Il y a surtout un point essentiel que beaucoup d’utilisateurs découvrent au moment de se renseigner : en France, l’installation d’une borne de recharge d’une puissance supérieure à 3,7 kW doit être réalisée par un professionnel qualifié IRVE, c’est-à-dire formé à l’installation des infrastructures de recharge pour véhicules électriques. Faire appel à un simple électricien ne suffit donc pas forcément. Il faut vérifier que l’entreprise possède bien la qualification adaptée à ce type de travaux.
Ce point n’est pas seulement administratif. Il peut aussi avoir des conséquences en cas de problème. De notre côté, nous avons contacté notre assurance afin de vérifier ce qu’il en était. La réponse a été claire : si l’installation n’est pas réalisée par un professionnel certifié IRVE, la prise en charge peut devenir problématique en cas de sinistre lié à la borne ou à son installation. Nous avons également eu un échange assez révélateur avec un électricien contacté au départ pour le chantier. Il n’était pas au courant de cette exigence. Après avoir interrogé sa propre assurance professionnelle, il nous a confirmé que celle-ci validait également ce point.

Autrement dit, il ne faut pas seulement chercher un « bon électricien », il faut chercher un installateur IRVE. La nuance est importante. Une borne mal installée peut entraîner des échauffements, des coupures répétées, une usure prématurée du matériel ou des risques plus sérieux. Et même si l’installation semble fonctionner correctement au départ, l’absence de qualification peut compliquer les choses si un incident survient plus tard.
La Trydan est une borne bien conçue, mais elle doit être intégrée dans une installation électrique saine et correctement protégée.

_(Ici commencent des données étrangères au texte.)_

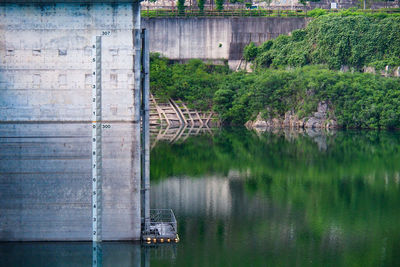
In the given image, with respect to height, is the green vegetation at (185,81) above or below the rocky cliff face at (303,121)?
above

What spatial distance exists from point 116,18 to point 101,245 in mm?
6495

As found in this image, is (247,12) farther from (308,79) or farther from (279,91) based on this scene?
(308,79)

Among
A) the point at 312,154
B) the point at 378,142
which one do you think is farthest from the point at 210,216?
the point at 378,142

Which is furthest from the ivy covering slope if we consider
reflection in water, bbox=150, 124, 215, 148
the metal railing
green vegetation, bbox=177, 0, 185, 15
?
the metal railing

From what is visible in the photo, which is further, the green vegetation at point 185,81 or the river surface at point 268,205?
the green vegetation at point 185,81

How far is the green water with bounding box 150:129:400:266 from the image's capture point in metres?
21.7

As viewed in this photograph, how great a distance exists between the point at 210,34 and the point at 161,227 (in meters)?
43.6

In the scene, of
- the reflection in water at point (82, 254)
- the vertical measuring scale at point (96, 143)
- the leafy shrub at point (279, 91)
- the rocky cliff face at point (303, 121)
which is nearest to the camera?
the reflection in water at point (82, 254)

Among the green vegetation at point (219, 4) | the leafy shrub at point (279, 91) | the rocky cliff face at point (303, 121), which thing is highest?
the green vegetation at point (219, 4)

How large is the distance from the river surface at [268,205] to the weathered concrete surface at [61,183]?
49cm

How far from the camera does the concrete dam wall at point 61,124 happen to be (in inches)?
829

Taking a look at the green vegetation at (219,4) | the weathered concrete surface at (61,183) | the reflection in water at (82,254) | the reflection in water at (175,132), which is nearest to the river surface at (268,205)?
the reflection in water at (82,254)

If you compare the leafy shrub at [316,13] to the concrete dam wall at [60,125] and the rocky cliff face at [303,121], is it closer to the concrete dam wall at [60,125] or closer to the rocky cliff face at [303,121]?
the rocky cliff face at [303,121]

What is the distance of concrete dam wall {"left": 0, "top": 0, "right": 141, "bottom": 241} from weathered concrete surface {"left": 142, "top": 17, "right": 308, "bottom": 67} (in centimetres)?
4311
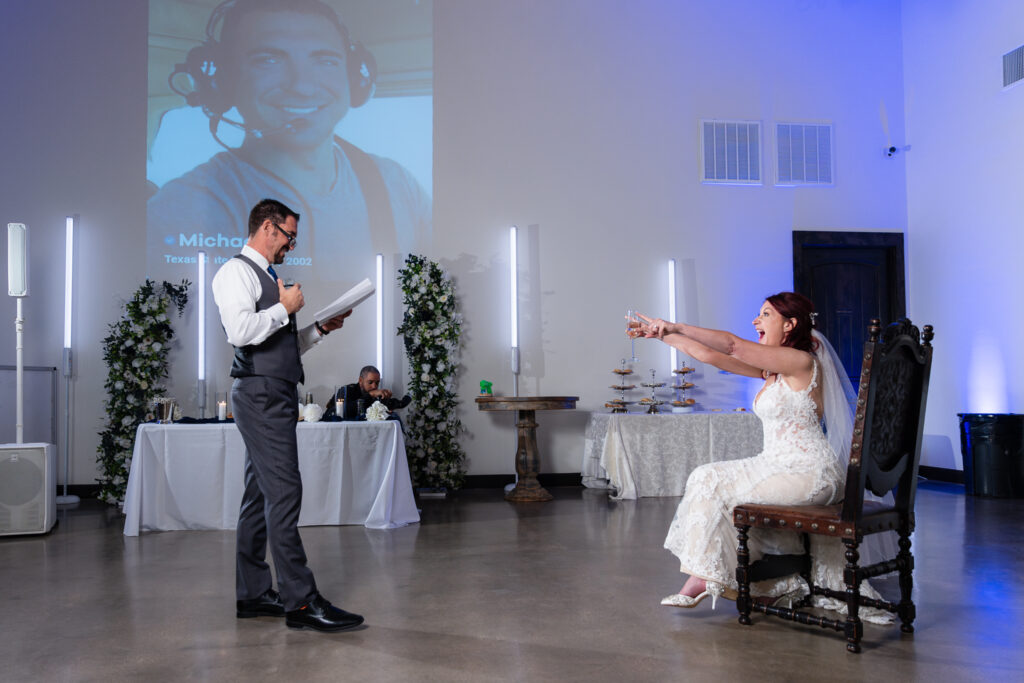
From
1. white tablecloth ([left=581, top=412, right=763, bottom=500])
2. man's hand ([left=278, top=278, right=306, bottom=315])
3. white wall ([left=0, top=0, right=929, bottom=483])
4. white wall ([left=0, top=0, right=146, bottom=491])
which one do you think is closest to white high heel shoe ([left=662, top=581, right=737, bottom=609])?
man's hand ([left=278, top=278, right=306, bottom=315])

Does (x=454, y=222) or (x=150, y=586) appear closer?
(x=150, y=586)

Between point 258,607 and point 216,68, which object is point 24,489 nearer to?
point 258,607

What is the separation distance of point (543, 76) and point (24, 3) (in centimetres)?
518

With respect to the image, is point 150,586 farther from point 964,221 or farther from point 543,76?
point 964,221

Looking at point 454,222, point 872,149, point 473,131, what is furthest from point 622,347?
point 872,149

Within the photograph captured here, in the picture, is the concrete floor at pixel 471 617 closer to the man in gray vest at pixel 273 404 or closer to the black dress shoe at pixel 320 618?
the black dress shoe at pixel 320 618

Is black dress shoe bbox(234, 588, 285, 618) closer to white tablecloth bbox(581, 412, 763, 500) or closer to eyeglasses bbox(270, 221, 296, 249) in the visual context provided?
eyeglasses bbox(270, 221, 296, 249)

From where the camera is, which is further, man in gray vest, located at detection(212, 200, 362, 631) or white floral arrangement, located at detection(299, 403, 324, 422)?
white floral arrangement, located at detection(299, 403, 324, 422)

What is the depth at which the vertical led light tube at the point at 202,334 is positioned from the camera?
25.0 ft

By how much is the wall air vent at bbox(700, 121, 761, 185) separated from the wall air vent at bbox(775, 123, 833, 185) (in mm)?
253

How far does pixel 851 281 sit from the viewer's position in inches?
353

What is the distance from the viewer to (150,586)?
4.03 metres

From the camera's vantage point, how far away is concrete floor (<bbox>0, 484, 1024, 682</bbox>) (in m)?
2.73

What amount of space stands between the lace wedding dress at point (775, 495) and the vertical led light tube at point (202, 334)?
5.57m
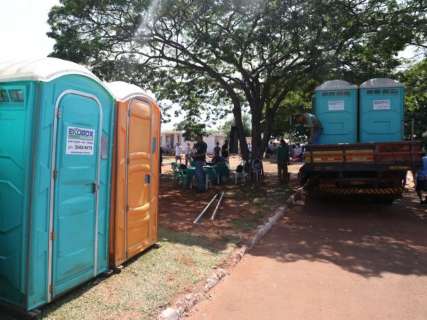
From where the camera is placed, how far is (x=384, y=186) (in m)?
9.42

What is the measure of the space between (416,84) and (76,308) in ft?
45.5

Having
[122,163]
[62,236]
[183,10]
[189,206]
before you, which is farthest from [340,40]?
[62,236]

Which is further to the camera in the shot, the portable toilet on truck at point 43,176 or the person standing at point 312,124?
the person standing at point 312,124

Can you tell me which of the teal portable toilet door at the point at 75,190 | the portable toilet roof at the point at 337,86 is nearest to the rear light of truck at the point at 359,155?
the portable toilet roof at the point at 337,86

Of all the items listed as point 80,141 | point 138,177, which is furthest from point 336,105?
point 80,141

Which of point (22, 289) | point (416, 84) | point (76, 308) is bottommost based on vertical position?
point (76, 308)

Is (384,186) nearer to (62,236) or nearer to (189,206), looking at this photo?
Answer: (189,206)

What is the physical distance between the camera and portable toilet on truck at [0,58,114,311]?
340cm

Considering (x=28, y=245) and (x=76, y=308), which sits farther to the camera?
(x=76, y=308)

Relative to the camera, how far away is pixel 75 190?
3.98m

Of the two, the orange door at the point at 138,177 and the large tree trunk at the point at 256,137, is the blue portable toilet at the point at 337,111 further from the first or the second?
the orange door at the point at 138,177

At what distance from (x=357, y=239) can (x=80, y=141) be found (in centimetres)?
536

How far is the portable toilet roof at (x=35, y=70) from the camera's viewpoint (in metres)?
3.41

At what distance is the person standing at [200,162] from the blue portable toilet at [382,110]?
4.81 meters
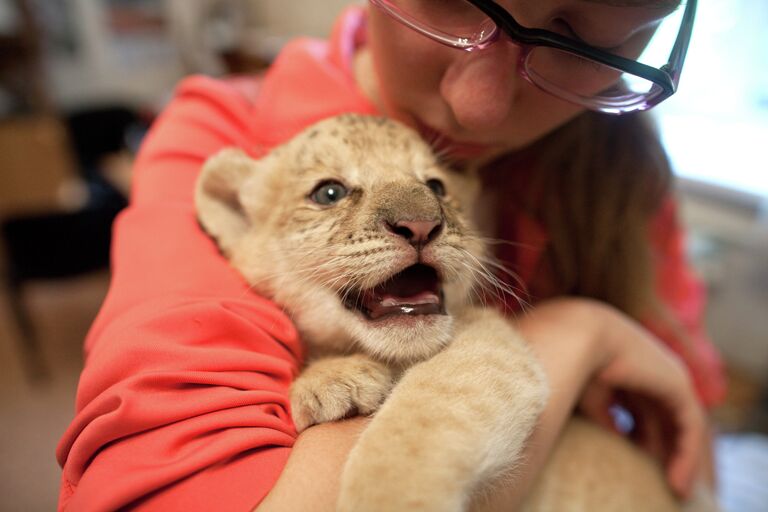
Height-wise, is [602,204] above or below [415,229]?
below

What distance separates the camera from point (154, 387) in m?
0.79

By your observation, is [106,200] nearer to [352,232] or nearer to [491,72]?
[352,232]

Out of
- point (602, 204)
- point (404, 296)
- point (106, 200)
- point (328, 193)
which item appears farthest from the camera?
point (106, 200)

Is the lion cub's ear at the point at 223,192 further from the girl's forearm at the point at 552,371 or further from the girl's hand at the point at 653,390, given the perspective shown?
the girl's hand at the point at 653,390

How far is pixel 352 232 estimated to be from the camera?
40.8 inches

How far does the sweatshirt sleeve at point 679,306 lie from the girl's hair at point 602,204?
194 millimetres

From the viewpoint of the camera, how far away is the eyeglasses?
0.90m

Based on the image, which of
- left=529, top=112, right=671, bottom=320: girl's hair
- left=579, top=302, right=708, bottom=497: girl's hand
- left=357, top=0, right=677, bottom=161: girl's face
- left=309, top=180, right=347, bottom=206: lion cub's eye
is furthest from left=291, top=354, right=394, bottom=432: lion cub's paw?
left=529, top=112, right=671, bottom=320: girl's hair

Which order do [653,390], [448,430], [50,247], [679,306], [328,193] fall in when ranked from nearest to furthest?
[448,430] < [328,193] < [653,390] < [679,306] < [50,247]

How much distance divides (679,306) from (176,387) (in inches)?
64.1

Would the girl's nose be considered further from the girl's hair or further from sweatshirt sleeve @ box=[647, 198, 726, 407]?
sweatshirt sleeve @ box=[647, 198, 726, 407]

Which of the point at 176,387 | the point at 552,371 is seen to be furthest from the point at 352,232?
the point at 552,371

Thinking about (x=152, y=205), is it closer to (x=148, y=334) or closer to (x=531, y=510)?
(x=148, y=334)

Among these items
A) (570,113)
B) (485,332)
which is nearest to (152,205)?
(485,332)
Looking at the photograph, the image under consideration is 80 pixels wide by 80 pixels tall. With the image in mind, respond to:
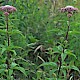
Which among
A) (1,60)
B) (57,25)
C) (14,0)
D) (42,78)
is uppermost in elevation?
(14,0)

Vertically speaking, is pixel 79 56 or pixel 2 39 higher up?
pixel 2 39

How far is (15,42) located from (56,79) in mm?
961

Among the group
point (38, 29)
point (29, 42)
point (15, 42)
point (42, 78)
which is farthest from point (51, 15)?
point (42, 78)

La borne facilite tout de même la pose grâce à un bornier à ressorts de type Wago, pratique pour le raccordement. Selon la configuration choisie, il faudra également prévoir le module de mesure nécessaire au délestage ou à la gestion solaire. Ce point doit être anticipé dès le départ, car il peut impliquer l’ajout d’une pince ampèremétrique, d’une ControlBox, d’un compteur compatible ou d’une communication avec un onduleur photovoltaïque.
La connexion Internet passe par le Wi-Fi, avec un appairage initial en Bluetooth. Il faut donc s’assurer que le signal est suffisamment bon à l’emplacement de la borne. Dans un garage éloigné de la box ou à l’extérieur d’une maison aux murs épais, un répéteur Wi-Fi peut devenir nécessaire. Sans connexion stable, la recharge reste possible, mais les fonctions connectées perdent une partie de leur intérêt.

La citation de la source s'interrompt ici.